Dans un pays où la vie ne vaut rien dans tous les sens du terme, des monnaies de cette importance unitaire ne peuvent pas servir à payer quoi que ce soit. Ces monnaies, marquées à ce point par, à la fois l’origine douteuse du métal et les horreurs commises par le « souverain » qui les frappe, ne trouveraient pas facilement preneurs. Sauf auprès de numismates « border line » ou de collègues en conviction religieuses extrémistes. Clairement, les trafiquants en tous genres qui trafiquent avec l’Etat Islamique préfèreront toujours les bonnes vieilles monnaies occidentales. Ils auront aussi un faible pour le bitcoin malgré ses crises de hausses ou de baisses. C’est moins voyant et cela saute les frontières plus facilement qu’un petit millier de pièces d’or.

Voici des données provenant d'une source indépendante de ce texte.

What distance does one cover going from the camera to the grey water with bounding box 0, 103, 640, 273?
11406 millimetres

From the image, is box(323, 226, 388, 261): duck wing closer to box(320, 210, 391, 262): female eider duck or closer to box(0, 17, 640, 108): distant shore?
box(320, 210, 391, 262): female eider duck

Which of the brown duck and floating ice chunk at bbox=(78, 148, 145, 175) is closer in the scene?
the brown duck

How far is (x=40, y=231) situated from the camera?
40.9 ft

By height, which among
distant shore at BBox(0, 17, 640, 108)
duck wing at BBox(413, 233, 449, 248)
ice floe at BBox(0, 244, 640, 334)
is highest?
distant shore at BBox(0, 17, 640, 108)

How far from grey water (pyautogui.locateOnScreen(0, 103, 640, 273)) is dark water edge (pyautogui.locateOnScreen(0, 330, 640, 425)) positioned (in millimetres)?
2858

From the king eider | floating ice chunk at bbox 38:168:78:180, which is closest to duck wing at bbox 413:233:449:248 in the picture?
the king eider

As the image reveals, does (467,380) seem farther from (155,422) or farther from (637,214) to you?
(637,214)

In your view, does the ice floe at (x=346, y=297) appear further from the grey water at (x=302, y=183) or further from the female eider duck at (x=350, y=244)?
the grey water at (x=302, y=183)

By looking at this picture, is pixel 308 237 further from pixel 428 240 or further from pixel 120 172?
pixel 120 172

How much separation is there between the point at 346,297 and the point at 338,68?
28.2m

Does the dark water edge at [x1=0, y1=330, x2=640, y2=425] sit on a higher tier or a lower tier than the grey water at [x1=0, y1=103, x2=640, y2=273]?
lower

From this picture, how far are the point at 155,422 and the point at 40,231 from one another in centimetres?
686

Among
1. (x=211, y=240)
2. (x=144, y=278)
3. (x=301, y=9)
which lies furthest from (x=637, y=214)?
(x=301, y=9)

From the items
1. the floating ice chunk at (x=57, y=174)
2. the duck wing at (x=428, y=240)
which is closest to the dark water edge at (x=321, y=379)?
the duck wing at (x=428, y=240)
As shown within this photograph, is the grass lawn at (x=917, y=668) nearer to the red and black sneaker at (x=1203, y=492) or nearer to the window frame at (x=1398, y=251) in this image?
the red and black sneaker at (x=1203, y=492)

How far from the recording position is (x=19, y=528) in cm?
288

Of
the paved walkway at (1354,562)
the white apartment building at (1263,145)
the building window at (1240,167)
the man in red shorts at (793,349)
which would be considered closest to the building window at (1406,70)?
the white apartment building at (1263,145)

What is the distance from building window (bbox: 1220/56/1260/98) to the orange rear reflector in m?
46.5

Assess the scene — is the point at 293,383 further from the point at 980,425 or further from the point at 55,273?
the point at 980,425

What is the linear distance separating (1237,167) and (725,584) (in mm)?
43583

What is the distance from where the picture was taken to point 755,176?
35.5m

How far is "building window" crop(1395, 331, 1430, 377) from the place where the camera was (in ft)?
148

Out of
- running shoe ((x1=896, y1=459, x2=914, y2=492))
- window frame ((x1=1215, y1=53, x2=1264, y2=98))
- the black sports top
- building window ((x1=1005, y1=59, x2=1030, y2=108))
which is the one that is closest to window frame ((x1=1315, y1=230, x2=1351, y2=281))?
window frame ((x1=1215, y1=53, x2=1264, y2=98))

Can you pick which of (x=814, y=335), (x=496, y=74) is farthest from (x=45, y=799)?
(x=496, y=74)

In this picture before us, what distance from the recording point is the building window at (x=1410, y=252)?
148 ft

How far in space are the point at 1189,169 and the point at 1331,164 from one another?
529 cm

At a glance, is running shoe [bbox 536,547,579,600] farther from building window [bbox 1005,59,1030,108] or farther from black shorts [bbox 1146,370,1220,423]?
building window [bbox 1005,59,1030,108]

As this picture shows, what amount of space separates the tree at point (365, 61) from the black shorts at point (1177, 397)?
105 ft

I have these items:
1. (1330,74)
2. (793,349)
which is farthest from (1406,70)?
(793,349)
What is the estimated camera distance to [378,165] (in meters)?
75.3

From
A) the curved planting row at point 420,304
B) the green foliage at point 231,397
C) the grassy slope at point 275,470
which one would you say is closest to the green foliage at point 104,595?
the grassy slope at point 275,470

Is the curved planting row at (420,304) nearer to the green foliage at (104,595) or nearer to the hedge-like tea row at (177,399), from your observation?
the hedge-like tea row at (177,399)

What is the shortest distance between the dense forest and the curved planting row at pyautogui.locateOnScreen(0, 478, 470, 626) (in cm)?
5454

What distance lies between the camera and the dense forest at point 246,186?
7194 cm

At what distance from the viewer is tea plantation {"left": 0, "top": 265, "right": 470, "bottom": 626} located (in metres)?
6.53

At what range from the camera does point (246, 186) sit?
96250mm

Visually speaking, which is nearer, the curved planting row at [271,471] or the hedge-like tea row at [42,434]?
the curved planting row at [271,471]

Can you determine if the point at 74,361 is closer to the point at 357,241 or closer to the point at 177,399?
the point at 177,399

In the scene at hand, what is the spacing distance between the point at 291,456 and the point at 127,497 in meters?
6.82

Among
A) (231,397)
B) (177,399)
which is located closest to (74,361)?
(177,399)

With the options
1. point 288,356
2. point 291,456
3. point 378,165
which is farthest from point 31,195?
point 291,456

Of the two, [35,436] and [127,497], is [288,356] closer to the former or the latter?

Il faut donc ne pas trop s’emballer sur cette fantaisie monétaire. Les monnaies d’or française, ont valeur monétaire puisqu’elles sont émises avec une valeur faciale par le Trésor français, mais elles ne serviront pas de moyen de paiement ? La bonne monnaie file toujours directement dans les coffres et sous le charbon dans les caves. La monnaie des Emirs terroristes suivra le même chemin. De temps à autre elle en ressortira : lorsque l’Etat à court d’or ira récupérer les stocks chez ceux qui les auront entassés avec des idées de spéculation, devenant par là-même infidèles à la pensée du prophète qui jugeait que l’argent ne peut pas faire de petits.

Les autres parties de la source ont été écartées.